* [与えられた課題] 次の行のうち、「inches」という語を含む行をすべて列挙しなさい。大文字と小文字は区別するものとする。
-=-=-
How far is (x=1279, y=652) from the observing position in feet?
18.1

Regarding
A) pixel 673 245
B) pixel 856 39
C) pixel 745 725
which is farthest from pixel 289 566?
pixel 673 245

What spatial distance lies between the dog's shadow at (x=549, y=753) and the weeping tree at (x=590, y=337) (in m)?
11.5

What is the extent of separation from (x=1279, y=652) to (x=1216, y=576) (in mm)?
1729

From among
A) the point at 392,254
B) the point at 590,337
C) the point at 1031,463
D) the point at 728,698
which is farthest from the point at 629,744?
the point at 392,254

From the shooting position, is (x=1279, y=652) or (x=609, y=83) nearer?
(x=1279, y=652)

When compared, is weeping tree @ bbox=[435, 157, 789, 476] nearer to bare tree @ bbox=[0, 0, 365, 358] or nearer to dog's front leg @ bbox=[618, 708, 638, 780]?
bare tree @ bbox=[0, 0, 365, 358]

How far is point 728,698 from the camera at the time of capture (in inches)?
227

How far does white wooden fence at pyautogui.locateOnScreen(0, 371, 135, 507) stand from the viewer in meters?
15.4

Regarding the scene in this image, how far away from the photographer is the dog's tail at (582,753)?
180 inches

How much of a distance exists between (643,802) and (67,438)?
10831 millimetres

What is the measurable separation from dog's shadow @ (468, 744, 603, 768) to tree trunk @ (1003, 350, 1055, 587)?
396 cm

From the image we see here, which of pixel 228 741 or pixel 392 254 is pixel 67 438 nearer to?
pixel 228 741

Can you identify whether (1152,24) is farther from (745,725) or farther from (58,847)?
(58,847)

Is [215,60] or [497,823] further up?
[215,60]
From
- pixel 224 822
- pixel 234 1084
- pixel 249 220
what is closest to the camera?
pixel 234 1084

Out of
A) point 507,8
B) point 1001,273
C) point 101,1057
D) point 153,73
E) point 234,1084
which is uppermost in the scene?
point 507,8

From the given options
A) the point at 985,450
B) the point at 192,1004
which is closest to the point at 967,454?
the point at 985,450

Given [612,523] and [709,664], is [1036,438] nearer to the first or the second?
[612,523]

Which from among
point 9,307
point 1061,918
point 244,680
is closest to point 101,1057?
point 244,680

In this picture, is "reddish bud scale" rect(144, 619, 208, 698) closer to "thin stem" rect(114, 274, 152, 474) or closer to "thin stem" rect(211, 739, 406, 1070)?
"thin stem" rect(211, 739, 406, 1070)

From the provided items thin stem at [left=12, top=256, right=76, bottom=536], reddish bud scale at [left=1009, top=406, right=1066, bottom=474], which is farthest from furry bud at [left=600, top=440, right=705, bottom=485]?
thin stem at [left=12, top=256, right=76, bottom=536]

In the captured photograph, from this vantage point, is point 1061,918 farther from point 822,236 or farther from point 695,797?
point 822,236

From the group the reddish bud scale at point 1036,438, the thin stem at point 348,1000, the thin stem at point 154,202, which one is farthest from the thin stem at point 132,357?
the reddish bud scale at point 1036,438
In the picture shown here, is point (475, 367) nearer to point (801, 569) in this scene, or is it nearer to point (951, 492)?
-=-=-
* [解答]
How far is point 728,698 from the camera at the time of capture (in inches)?
180 inches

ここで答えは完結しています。